[begin SELECTED EXCERPT]

There are at least two consequences of noticing that opportunities are linked to actions and objectives. The first is that one cannot decide if two opportunities are of equal value without considering the agent’s ends. Suppose a man’s objective is to work as a lawyer, but according to the imagined policy above, only women can be lawyers. To claim that giving him the possibility to work as an accountant (an equally worthy and well-paid job) is to give him an equal opportunity is to assume that he was looking for whatever job secures him a specific level of welfare. Of course, the man could have defined his professional goal in a broader-grained way and, in this case, equal discrimination and equal opportunity policies have similar effects on him. But, if he had not, he would be astonished to learn that he has been given, and not deprived of, a job opportunity. Opportunities are not ‘naturally substitutable’[13]. They are substitutable precisely inasmuch as the individuals’ objectives are[14]. The fact that opportunities are distributable by opening access and removing obstacles, and not by boundaries, is why we may not confound equal discrimination with equal opportunity.

The second consequence of linking opportunities to actions is that it helps us to understand why ‘separate but equal opportunities’ results in an incoherent political agenda. Both segregation scenarios described above limit available opportunities according to individual circumstances of birth (birthplace in the first case, sex in the second). What is so wrong with dividing opportunities according to the circumstances of birth? Perhaps the fact that no matter how favourable the opportunities a person encounters throughout her life, and no matter how much effort she is willing to make, nothing can be done to go beyond the bounds set at birth. Yet, this is just the opposite of equality of opportunity.

In a sense, any philosophy of opportunity is built on a Promethean ideal. Its core idea is that individuals should (be able to) act and transform circumstances according to their objectives. This idea is widely shared by people of different political preferences. On the right, conservatives emphasise everyone’s responsibility for one’s own wealth, thus suggesting that everyone acted, or should have acted, to convert opportunities into wealth. On the left, luck egalitarians stress that unfavourable and unchosen past circumstances impose unfair disadvantages, which make people less able to manipulate present circumstances as they wish. Hopefully, no one denies that nobody is responsible for the circumstances of one’s own birth. So, if opportunities are about transforming circumstances according to one’s objectives, how can one claim that a policy which separates people at birth, and confines them to circumstances they could not have chosen, is a policy inspired by a philosophy of opportunity? The doctrine of ‘separate but equal opportunities’ always results in an incoherent agenda.

[end SELECTED EXCERPT]
[begin DATA PROVIDED]

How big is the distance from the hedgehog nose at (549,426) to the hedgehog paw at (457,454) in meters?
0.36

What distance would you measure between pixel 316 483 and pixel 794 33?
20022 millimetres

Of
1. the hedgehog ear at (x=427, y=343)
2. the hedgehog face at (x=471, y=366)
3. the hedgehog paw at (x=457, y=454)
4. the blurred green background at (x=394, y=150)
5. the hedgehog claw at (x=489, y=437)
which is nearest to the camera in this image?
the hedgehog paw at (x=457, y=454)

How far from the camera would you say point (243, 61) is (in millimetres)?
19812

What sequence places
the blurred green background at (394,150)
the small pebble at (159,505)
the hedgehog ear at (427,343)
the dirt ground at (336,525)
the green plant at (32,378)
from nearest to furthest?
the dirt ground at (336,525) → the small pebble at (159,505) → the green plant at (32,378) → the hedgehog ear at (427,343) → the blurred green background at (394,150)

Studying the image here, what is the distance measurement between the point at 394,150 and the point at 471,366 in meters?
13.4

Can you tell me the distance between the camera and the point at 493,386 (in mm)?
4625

[end DATA PROVIDED]

● DIRECTIVES
1/ Return everything in the records from the line containing "How far from" down to the last line of the records, including both ends, copied word for word.
2/ Write the next part of the passage on equal opportunity, picking up right after its final sentence.
The passage on equal opportunity and the records have no connection to each other.

● ANSWERS FOR THE EXERCISE
1/
How far from the camera would you say point (243, 61) is (in millimetres)?
19812

What sequence places
the blurred green background at (394,150)
the small pebble at (159,505)
the hedgehog ear at (427,343)
the dirt ground at (336,525)
the green plant at (32,378)
from nearest to furthest?
the dirt ground at (336,525) → the small pebble at (159,505) → the green plant at (32,378) → the hedgehog ear at (427,343) → the blurred green background at (394,150)

Studying the image here, what is the distance measurement between the point at 394,150 and the point at 471,366 in meters?
13.4

Can you tell me the distance between the camera and the point at 493,386 (in mm)?
4625

2/
To better represent the difference between (equal) discrimination and equality of opportunity, I suggest ranking policies depending on the degree to which they allow individuals to transform circumstances according to their objectives. At one end of the spectrum, nothing can be done to go beyond birth circumstances: it is the extreme form of a discriminatory policy. As we advance on this continuum, discrimination weakens as the imposed limits become less insurmountable (like a policy conditioning access to jobs based on marital status, which is discriminatory but not insurmountable)[15], up to a point where policies can be properly considered to offer equal opportunity. At this point, there is a formal or minimal equality of opportunity since, as Rawls put it, “all [individuals] have at least the same legal rights of access to all advantaged social positions”[16]. Beyond this point, there are policies which increasingly facilitate access to opportunities (by providing supplementary means, such as education, welfare, etc.).

To sum up, if equality of opportunity minimally requires opening all positions to all individuals, then segregation cannot be compatible with it. Shachar implicitly recognises that exclusion is incompatible with equal opportunity, when she refers to the “opportunity-enhancing” function of citizenship as to a “right not to be excluded”. Why, then, maintain a right to exclude or a “gate-keeping” function of citizenship?

2. Equality and sedentarism

One may support the ‘separate but equal’ principle under an equality of outcomes reading. Separate citizenship has, according to Shachar, two functions[17]. The first is ‘opportunity-enhancing’ and consists of granting each member the right not to be excluded, that is, legal protection from deportation, as well as from economic and political exclusion. The second is the ‘gate-keeping’ function and refers to the members’ power to control access to membership and, on this basis, to refuse non-members access to the land. Now, egalitarians cannot be comfortable with enhancing opportunities for some while shutting out others that are poorer. But, if each membership structure was equally endowed, would separate citizenship still harm someone?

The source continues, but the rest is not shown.